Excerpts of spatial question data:
** START **
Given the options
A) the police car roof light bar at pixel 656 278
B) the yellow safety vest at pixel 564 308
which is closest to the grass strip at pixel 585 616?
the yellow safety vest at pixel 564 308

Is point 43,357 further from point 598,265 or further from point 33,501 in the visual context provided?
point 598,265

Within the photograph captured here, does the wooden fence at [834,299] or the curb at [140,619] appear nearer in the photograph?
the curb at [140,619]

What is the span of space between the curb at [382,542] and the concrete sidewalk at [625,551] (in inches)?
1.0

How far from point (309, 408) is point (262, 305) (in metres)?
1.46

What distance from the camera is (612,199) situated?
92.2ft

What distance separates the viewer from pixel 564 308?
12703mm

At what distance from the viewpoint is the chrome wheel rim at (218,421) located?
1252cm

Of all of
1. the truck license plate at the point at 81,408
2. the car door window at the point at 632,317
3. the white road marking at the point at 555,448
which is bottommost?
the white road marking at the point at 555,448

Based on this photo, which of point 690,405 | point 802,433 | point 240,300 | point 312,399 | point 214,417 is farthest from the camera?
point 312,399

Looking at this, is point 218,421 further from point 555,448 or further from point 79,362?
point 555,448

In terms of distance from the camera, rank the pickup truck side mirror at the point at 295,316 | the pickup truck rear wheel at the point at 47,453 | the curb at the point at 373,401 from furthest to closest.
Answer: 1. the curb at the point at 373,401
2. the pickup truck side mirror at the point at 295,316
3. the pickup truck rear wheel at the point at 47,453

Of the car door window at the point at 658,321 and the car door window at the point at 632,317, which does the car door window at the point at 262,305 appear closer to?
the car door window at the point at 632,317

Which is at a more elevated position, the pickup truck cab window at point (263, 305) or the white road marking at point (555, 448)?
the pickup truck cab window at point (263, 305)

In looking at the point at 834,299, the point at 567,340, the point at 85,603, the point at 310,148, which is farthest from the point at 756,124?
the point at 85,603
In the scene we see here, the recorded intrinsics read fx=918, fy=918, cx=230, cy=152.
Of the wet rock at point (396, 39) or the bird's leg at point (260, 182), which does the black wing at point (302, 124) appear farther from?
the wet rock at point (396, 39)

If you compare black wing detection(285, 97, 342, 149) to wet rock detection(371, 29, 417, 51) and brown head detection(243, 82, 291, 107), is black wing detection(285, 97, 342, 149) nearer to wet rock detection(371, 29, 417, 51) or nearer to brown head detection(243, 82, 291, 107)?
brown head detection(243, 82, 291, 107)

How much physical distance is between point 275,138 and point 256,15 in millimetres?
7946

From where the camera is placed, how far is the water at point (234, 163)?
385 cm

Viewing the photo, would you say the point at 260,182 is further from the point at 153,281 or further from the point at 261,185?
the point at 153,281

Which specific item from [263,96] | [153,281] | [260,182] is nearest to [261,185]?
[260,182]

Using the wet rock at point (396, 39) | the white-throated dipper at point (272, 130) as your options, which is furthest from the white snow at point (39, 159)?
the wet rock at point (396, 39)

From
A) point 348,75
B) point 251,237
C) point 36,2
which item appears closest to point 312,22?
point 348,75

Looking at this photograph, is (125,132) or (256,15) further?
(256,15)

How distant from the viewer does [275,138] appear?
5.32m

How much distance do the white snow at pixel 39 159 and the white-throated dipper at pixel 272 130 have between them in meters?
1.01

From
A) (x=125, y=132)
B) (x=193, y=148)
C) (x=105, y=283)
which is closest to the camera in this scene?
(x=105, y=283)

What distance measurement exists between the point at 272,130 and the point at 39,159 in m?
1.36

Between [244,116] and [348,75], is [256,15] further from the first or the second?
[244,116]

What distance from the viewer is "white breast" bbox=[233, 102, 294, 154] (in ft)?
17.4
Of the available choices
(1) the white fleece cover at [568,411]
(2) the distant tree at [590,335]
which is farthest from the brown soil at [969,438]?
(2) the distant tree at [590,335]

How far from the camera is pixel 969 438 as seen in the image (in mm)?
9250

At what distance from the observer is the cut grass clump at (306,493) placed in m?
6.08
** END **
> **Exercise**
Extract the data exactly as given.

> **Correct response**
Given the options
A) the police car roof light bar at pixel 656 278
B) the yellow safety vest at pixel 564 308
which is closest to the grass strip at pixel 585 616?
the yellow safety vest at pixel 564 308

Is point 43,357 further from point 598,265 or further from point 33,501 in the visual context provided?
point 598,265

Within the photograph captured here, does the wooden fence at [834,299] or the curb at [140,619] appear nearer in the photograph?
the curb at [140,619]

What is the span of space between the curb at [382,542] and the concrete sidewalk at [625,551] (in inches)?
1.0

How far from point (309, 408) is point (262, 305) (in metres)?
1.46

What distance from the camera is (612,199) situated?
92.2ft

What distance separates the viewer from pixel 564 308?
12703mm

At what distance from the viewpoint is the chrome wheel rim at (218,421) located?
1252cm

Of all of
1. the truck license plate at the point at 81,408
2. the car door window at the point at 632,317
3. the white road marking at the point at 555,448
which is bottommost?
the white road marking at the point at 555,448

Based on this photo, which of point 690,405 | point 802,433 | point 240,300 | point 312,399 | point 214,417 is farthest from the camera?
point 312,399

Looking at this, is point 218,421 further from point 555,448 or further from point 79,362?
point 555,448

In terms of distance from the camera, rank the pickup truck side mirror at the point at 295,316 | the pickup truck rear wheel at the point at 47,453 | the curb at the point at 373,401 from furthest to closest.
Answer: 1. the curb at the point at 373,401
2. the pickup truck side mirror at the point at 295,316
3. the pickup truck rear wheel at the point at 47,453

Of the car door window at the point at 658,321 and the car door window at the point at 632,317, which does the car door window at the point at 262,305 appear closer to?
the car door window at the point at 632,317

Which is at a more elevated position, the pickup truck cab window at point (263, 305) or the white road marking at point (555, 448)?
the pickup truck cab window at point (263, 305)

In looking at the point at 834,299, the point at 567,340, the point at 85,603, the point at 310,148, which is farthest from the point at 756,124?
the point at 85,603
In the scene we see here, the recorded intrinsics read fx=918, fy=918, cx=230, cy=152.
Of the wet rock at point (396, 39) or the bird's leg at point (260, 182), which does the black wing at point (302, 124) appear farther from?
the wet rock at point (396, 39)

If you compare black wing detection(285, 97, 342, 149) to wet rock detection(371, 29, 417, 51) and brown head detection(243, 82, 291, 107), is black wing detection(285, 97, 342, 149) nearer to wet rock detection(371, 29, 417, 51) or nearer to brown head detection(243, 82, 291, 107)?
brown head detection(243, 82, 291, 107)

How much physical distance is between point 275,138 and point 256,15 in millimetres?
7946

From where the camera is placed, how far is the water at point (234, 163)?
385 cm

Viewing the photo, would you say the point at 260,182 is further from the point at 153,281 or further from the point at 261,185?
the point at 153,281

Which specific item from [263,96] | [153,281] | [260,182] is nearest to [261,185]?
[260,182]

Using the wet rock at point (396, 39) | the white-throated dipper at point (272, 130) as your options, which is furthest from the white snow at point (39, 159)?
the wet rock at point (396, 39)

From
A) point 348,75
B) point 251,237
C) point 36,2
which item appears closest to point 312,22?
point 348,75

Looking at this photograph, is (125,132) or (256,15) further?
(256,15)

How distant from the viewer does [275,138] appear?
5.32m

How much distance do the white snow at pixel 39 159 and the white-throated dipper at pixel 272 130 have between them in meters?
1.01

From
A) (x=125, y=132)
B) (x=193, y=148)
C) (x=105, y=283)
which is closest to the camera in this scene?
(x=105, y=283)

What distance measurement exists between the point at 272,130 and the point at 39,159 in m?
1.36

Between [244,116] and [348,75], is [256,15] further from the first or the second?
[244,116]

What distance from the viewer is "white breast" bbox=[233, 102, 294, 154] (in ft)?
17.4
Of the available choices
(1) the white fleece cover at [568,411]
(2) the distant tree at [590,335]
which is farthest from the brown soil at [969,438]?
(2) the distant tree at [590,335]

How far from the camera is pixel 969 438 as seen in the image (in mm)?
9250

At what distance from the observer is the cut grass clump at (306,493) placed in m?
6.08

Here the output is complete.